* Start PROVIDED DATA *

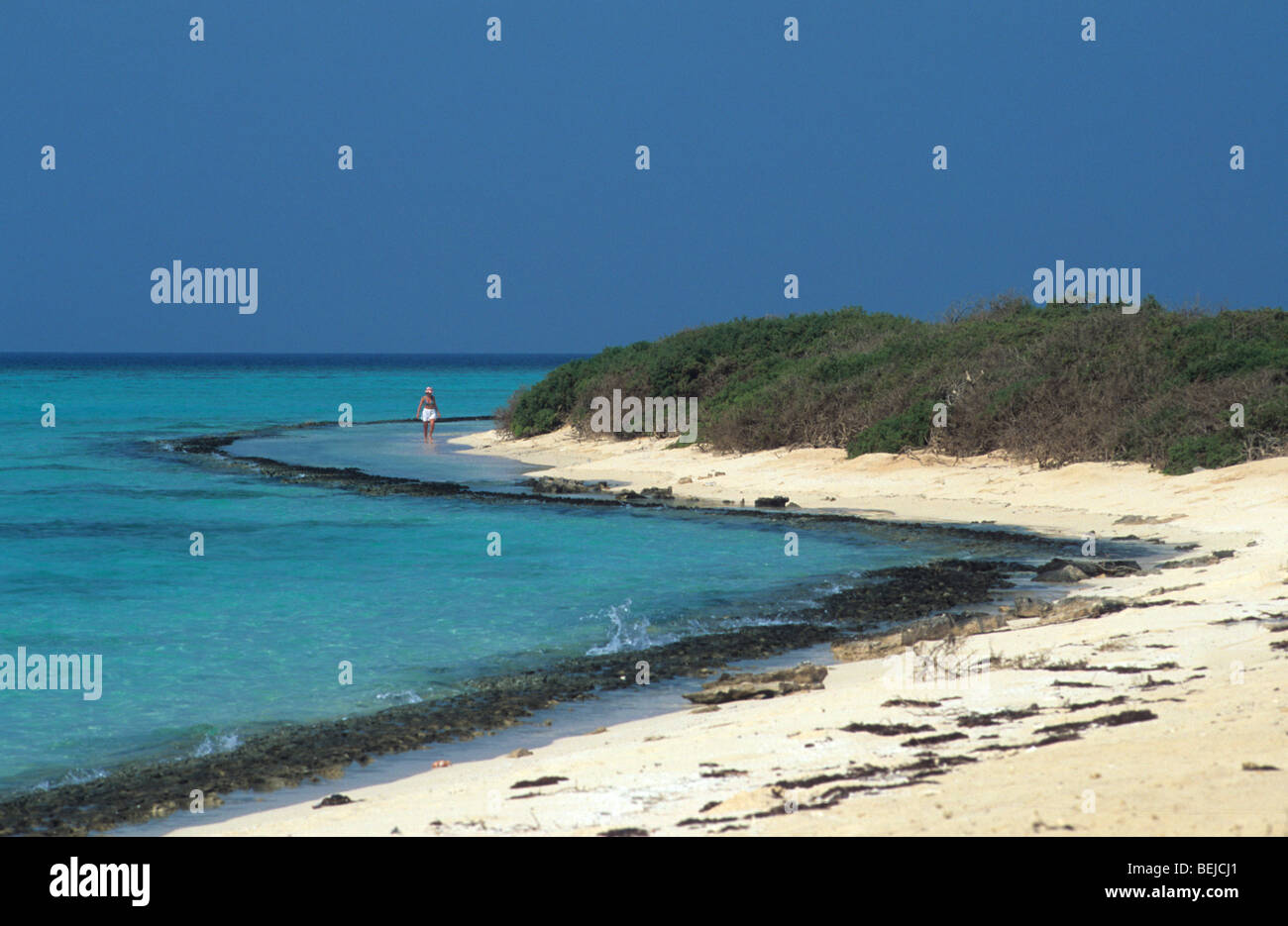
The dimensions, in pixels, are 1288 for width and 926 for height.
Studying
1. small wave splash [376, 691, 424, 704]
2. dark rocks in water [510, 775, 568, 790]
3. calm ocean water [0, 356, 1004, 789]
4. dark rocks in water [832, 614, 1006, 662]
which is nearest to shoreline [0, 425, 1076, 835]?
small wave splash [376, 691, 424, 704]

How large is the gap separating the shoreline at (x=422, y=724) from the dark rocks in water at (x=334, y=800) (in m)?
0.78

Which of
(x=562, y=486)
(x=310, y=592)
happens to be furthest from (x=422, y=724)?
(x=562, y=486)

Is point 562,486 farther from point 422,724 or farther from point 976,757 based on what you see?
point 976,757

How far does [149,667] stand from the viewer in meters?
11.1

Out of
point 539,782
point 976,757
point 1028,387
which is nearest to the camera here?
point 976,757

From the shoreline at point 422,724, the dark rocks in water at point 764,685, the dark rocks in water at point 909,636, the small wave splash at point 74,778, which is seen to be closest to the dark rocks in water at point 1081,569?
the shoreline at point 422,724

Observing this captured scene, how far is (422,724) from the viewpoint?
891 centimetres

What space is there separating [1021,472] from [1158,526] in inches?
201

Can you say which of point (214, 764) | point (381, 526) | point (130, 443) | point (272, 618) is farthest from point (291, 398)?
point (214, 764)

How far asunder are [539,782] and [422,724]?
266cm

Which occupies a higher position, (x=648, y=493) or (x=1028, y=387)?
(x=1028, y=387)

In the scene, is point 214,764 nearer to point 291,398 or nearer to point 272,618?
point 272,618

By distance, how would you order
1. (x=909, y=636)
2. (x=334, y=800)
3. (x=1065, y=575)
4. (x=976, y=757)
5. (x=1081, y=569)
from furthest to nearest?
1. (x=1081, y=569)
2. (x=1065, y=575)
3. (x=909, y=636)
4. (x=334, y=800)
5. (x=976, y=757)
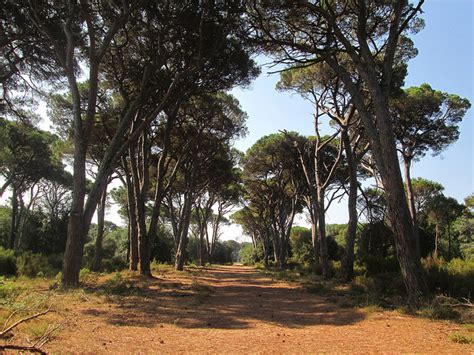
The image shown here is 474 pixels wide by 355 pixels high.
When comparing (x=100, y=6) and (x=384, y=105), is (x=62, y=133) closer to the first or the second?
(x=100, y=6)

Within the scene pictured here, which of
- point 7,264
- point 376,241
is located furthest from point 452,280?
point 7,264

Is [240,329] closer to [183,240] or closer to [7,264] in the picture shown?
[7,264]

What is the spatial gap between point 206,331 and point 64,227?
900 inches

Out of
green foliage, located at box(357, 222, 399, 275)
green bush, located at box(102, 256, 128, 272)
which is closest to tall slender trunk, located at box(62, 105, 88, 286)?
green bush, located at box(102, 256, 128, 272)

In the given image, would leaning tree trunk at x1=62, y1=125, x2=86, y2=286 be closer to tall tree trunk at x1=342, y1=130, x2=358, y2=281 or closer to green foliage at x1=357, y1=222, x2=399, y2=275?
tall tree trunk at x1=342, y1=130, x2=358, y2=281

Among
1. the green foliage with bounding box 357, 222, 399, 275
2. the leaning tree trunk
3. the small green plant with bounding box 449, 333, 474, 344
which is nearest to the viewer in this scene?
the small green plant with bounding box 449, 333, 474, 344

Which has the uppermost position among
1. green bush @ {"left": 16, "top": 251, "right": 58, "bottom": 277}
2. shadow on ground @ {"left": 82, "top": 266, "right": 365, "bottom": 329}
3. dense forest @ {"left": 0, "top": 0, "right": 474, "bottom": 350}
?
dense forest @ {"left": 0, "top": 0, "right": 474, "bottom": 350}

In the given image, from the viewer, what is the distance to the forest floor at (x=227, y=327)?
3.95 metres

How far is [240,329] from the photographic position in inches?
201

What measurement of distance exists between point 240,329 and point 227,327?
0.25m

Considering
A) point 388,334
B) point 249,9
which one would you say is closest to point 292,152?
point 249,9

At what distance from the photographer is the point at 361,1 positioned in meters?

* End PROVIDED DATA *

• _EXERCISE BRIEF_:
Print each of the records above exactly as written, leaving no picture in the copy.

• _THE RESPONSE_:
The dimensions, in pixels, are 1288 for width and 926 for height.
Studying
1. small wave splash [376, 691, 424, 704]
2. dark rocks in water [510, 775, 568, 790]
3. calm ocean water [0, 356, 1004, 789]
4. dark rocks in water [832, 614, 1006, 662]
which is nearest to shoreline [0, 425, 1076, 835]?
small wave splash [376, 691, 424, 704]

How large is the gap separating the shoreline at (x=422, y=724) from the dark rocks in water at (x=334, y=800) (in m)?
0.78

Which of
(x=562, y=486)
(x=310, y=592)
happens to be furthest from (x=422, y=724)?
(x=562, y=486)

Is point 562,486 farther from point 422,724 or farther from point 976,757 based on what you see?
point 976,757

How far does [149,667] stand from the viewer in meters?
11.1

Out of
point 539,782
point 976,757
point 1028,387
which is nearest to the camera here?
point 976,757

From the shoreline at point 422,724, the dark rocks in water at point 764,685, the dark rocks in water at point 909,636, the small wave splash at point 74,778, which is seen to be closest to the dark rocks in water at point 1081,569?
the shoreline at point 422,724

Observing this captured scene, how far is (422,724) from the viewpoint?
891 centimetres

What space is there separating [1021,472] from [1158,526] in inches?
201

Can you say which of point (214, 764) | point (381, 526) | point (130, 443) | point (272, 618) is farthest from point (291, 398)?
point (214, 764)

How far asunder are [539,782] and [422,724]?
266cm

Which occupies a higher position, (x=648, y=493) or (x=1028, y=387)?
(x=1028, y=387)

In the scene, is point 214,764 nearer to point 291,398 or nearer to point 272,618?
point 272,618

By distance, how would you order
1. (x=909, y=636)
2. (x=334, y=800)
3. (x=1065, y=575)
4. (x=976, y=757)
5. (x=1081, y=569)
from furthest to nearest?
1. (x=1081, y=569)
2. (x=1065, y=575)
3. (x=909, y=636)
4. (x=334, y=800)
5. (x=976, y=757)
The image shown here is 474 pixels wide by 355 pixels high.
When comparing (x=100, y=6) and (x=384, y=105), is (x=62, y=133) closer to the first or the second?
(x=100, y=6)

Within the scene pictured here, which of
- point 7,264
- point 376,241
is located furthest from point 452,280?
point 7,264

Is [240,329] closer to [183,240] or closer to [7,264] in the picture shown?
[7,264]

What is the spatial gap between point 206,331 and point 64,227?
900 inches

Out of
green foliage, located at box(357, 222, 399, 275)
green bush, located at box(102, 256, 128, 272)
which is closest to tall slender trunk, located at box(62, 105, 88, 286)?
green bush, located at box(102, 256, 128, 272)

In the given image, would leaning tree trunk at x1=62, y1=125, x2=86, y2=286 be closer to tall tree trunk at x1=342, y1=130, x2=358, y2=281 or closer to green foliage at x1=357, y1=222, x2=399, y2=275?
tall tree trunk at x1=342, y1=130, x2=358, y2=281

Among
1. the green foliage with bounding box 357, 222, 399, 275
2. the leaning tree trunk
3. the small green plant with bounding box 449, 333, 474, 344
which is nearest to the viewer in this scene?
the small green plant with bounding box 449, 333, 474, 344

Which has the uppermost position among
1. green bush @ {"left": 16, "top": 251, "right": 58, "bottom": 277}
2. shadow on ground @ {"left": 82, "top": 266, "right": 365, "bottom": 329}
3. dense forest @ {"left": 0, "top": 0, "right": 474, "bottom": 350}
?
dense forest @ {"left": 0, "top": 0, "right": 474, "bottom": 350}

In the given image, from the viewer, what is the distance to the forest floor at (x=227, y=327)?
3.95 metres

How far is [240,329] from the photographic position in inches?
201

What measurement of distance exists between point 240,329 and point 227,327?
0.25m

Considering
A) point 388,334
B) point 249,9
which one would you say is closest to point 292,152?
point 249,9

At what distance from the photographer is the point at 361,1 positioned in meters?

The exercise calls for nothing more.